Wie eben angedeutet, scheidet sRGB für das Erstellen eines neuen Dokuments aus, weil es die im Offsetdruck erzielbaren Farben nicht vollständig umschließt.2 (sRGB umschließt übrigens auch nicht alle Farben, die eine Spiegelreflexkamera einfangen kann.) Man würde also gezielt Farben verschenken. Für das Erstellen neuer Dokumente kommen in der Druckvorstufe daher nur zwei Profile in Frage: AdobeRGB oder eciRGBv2. Letzteres ist die klassische Wahl und auch meine Empfehlung. Warum?
Sowohl AdobeRGB als auch eciRGBv2 sind an die im Druck erzielbaren Farben angepasst (der Gamut von eciRGBv2 ist minimal kleiner). Das heißt, alles, was mithilfe der subtraktiven Farben CMYK gedruckt werden kann, liegt innerhalb der Gamuts von AdobeRGB und eciRGBv2. Der Nachteil an AdobeRGB ist jedoch dessen Tonwertverteilung in den Tiefen. Genauer gesagt: AdobeRGB verbraucht in den Tiefen zu viele Tonwertabstufungen. Für die drei dunkelsten, wahrnehmbaren Helligkeitsstufen L=0, L=1, L=2 werden ganze 17 Tonwertabstufungen benutzt. Hier werden also mehr Informationen gespeichert, als der Mensch sehen kann.3 Das ist zwar, wenn man so will, ein generelles Problem von RGB-Profilen, eciRGBv2 hat da aber aufgrund der (auf LAB basierenden) Helligkeitsverteilung klar die Nase vorn.

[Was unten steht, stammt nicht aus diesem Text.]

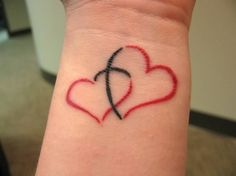 Two hearts joined by a cross. Like this idea.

Größere Farbräume wie WideGamutRGB oder ProPhotoRGB haben als Arbeitsfarbraum gar nichts zu suchen. Zum einen müsste man dann immer mit 16-Bit Farbtiefe arbeiten (Warum siehe hier und hier) und zum anderen werden Farbraumtransformation von diesen Farbräumen nach CMYK ein Qual.

Der beste Arbeitsfarbraum richtet sich daher nach dem Grundsatz: So groß wie nötig und so klein wie möglich. Klar ist aber, dass man diesen Grundsatz nur befolgen kann, wenn man den später gewünschten Zielfarbraum, also die Ausgabebedingung, kennt.

Fazit
Wie man an den beiden Beispielen oben sehen kann, gibt es nicht einen perfekten Arbeitsfarbraum und daher verfehlt das Konzept in einigen Fällen leider sein Ziel. Der Arbeitsfarbraum hat aber natürlich dennoch seine Berechtigung. Immerhin hat Adobe mit ihm dafür gesorgt, dass das Colormanagement zumindest immer aktiv ist, wenn auch nicht zwangsweise immer richtig konfiguriert.

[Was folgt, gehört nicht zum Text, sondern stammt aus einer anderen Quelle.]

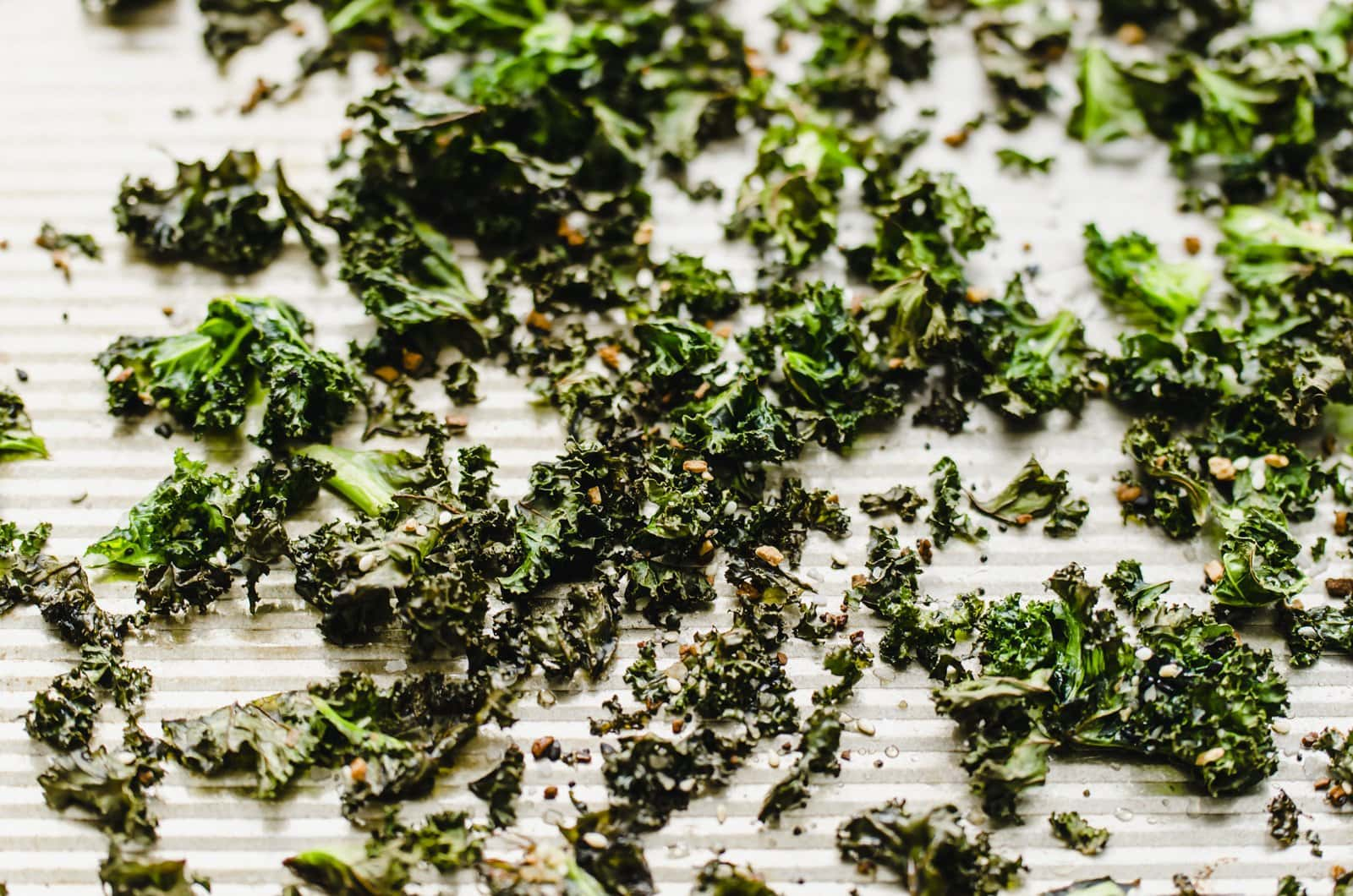 A close-up shot of baked kale chips on a baking sheet.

Das eigentliche Ziel eines Druckvorstufenworkflows sollte letztlich immer sein, den Arbeitsfarbraum ignorieren zu können, weil eben schon alles manuell profiliert wurde.4 Ein erfahrener Anwender wird ohnehin alle hier genannten Farbprofile nutzen, allerdings immer dann, wenn es angebracht ist, und nicht, wenn es der Arbeitsfarbraum vorgibt.

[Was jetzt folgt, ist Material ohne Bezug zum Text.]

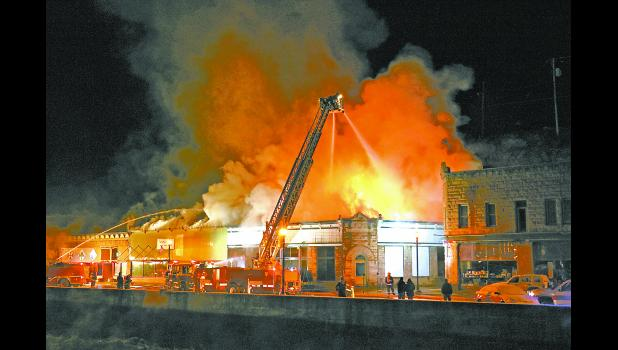 A ladder truck sprays water onto the burning roof of The Vault building in downtown Hot Springs at around 10:30 p.m. on Monday, Feb. 17. See more photos and story inside this issue. Photo by Brett Nachtigall, Publisher of the Fall River County Herald-Star.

1 Es hängen in Photoshop, InDesign und Illustrator auch noch ein paar andere Dinge vom Arbeitsfarbraum ab (siehe z.B. Punkt 5 hier), diese sind für diesen Artikel aber irrelevant.

2 Lab-Plot aus ColorSync: sRGB gegen ISO Coated v2. Viele Farben im Blaugrün oder Cyan ragen aus dem sRGB-Farbraum hinaus:

sRGB-vs-ISOCoatedv2

3 Angaben beziehen sich auf ein 8-Bit-Dokument.

4 Der Arbeitsfarbraum hat nur dann diese untergeordnete Bedeutung, wenn in den Farbeinstellungen von Photoshop »Eingebettete Profile beibehalten« aktiviert ist. Andernfalls werden die Bilder nämlich immer im Arbeitsfarbraum geöffnet und dann hat er natürlich mehr Relevanz. Das ist aber die denkbar schlechteste Konfiguration.